Alvo – Esta não é a única dor de cabeça para o empresário Eduardo Maluf, que trouxe a partida para Campo Grande. Ele também caça o irresponsável que atirou uma garrafa de água no bandeirinha e pode levar a o timão a perder 10 mandos de campo. É muita punição por causa de uma garrafa para quem precisa do apoio da torcida para sair da má fase.

Prazo – Na última semana, os deputados e vereadores começam a definir a estratégia para as eleições de 2014 em Mato Grosso do Sul. O prazo acaba sexta-feira e os partidos novos, PROS e Solidariedade, aumentaram o assédio sobre os parlamentares de MS para “criar raízes” no Estado.

PMDB – O principal alvo dos partidos é o PMDB, do governador André Puccinelli (PMDB). No entanto, apesar dos boatos, a única informação que ganha força é a saída do deputado federal de Dourados, Marçal Filho.

Parecer técnico – O presidente da Câmara, Mario César (PMDB), e o líder do prefeito, Marcos Alex (PT), não chegaram a um acordo sobre o encaminhamento da Comissão Processante. O petista insiste que o caso só tenha prosseguimento com parecer técnico. O peemedebista perdeu a paciência, já que a casa é política e pode julgar Alcides Bernal politicamente.

Uma comissão por dia – Preocupado com a pressão para cassar o prefeito, Alex do PT prevê a votação de uma comissão processante por dia no legislativo municipal. “Agora, vai ser assim, votaremos indicação, requerimento e Comissão Processante”, ironizou o líder do prefeito.

Calhamaço – Ex-desafetos de Alcides Bernal, Raimundo Nonato e Luiz Pedro Guimarães levaram um “calhamaço” de papel para embasar o pedido de afastamento do prefeito. Já o autor do primeiro pedido, aposentado Eder Sanches da Cruz, resumiu a argumentação em uma única página e usou o termo prevaricação para pedir a cassação de Bernal.

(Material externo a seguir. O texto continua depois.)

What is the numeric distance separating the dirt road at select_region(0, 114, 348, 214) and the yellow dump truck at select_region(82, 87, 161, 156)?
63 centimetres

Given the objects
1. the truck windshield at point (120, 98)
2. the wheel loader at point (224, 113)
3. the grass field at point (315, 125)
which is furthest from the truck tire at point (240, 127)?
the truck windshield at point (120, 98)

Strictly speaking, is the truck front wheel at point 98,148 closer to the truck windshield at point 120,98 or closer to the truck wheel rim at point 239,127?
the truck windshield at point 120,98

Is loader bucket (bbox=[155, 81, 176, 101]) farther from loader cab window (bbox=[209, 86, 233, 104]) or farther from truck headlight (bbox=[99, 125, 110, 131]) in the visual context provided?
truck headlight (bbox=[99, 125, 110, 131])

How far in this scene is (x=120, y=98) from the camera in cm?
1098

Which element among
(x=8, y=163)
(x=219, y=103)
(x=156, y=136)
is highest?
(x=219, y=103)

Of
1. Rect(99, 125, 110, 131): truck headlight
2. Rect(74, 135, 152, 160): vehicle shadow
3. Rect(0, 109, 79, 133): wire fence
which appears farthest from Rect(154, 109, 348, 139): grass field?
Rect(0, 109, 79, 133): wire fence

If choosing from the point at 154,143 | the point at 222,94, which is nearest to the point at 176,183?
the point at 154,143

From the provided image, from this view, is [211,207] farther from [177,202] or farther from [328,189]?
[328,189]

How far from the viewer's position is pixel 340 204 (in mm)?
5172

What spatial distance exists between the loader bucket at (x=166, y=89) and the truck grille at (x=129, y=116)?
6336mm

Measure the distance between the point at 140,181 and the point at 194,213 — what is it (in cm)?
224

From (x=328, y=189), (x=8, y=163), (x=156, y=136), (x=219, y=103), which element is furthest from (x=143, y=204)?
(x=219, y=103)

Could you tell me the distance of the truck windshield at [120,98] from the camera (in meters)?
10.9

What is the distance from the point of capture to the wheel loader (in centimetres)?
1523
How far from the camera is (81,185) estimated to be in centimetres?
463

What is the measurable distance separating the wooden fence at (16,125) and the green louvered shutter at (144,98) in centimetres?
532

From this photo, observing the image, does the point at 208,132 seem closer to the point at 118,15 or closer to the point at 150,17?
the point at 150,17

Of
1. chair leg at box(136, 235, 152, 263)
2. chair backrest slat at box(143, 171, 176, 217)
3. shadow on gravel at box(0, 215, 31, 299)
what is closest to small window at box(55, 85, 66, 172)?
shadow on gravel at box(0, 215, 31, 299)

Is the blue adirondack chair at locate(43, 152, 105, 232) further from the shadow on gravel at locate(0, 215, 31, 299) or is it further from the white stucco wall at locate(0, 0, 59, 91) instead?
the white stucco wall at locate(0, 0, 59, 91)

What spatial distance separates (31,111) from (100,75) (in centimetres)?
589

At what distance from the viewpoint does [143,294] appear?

PP – O prefeito da Capital já conseguiu um "reforço" para o partido em Campo Grande. Ele filiou o ex-prefeito de Maracaju, Celso Vargas, que poderá disputar cargo eletivo na próxima eleição. Outra fiel escudeira do prefeito, Ritva Cecília Vieira, que comanda a Agência de Regulação, também já se filiou ao partido.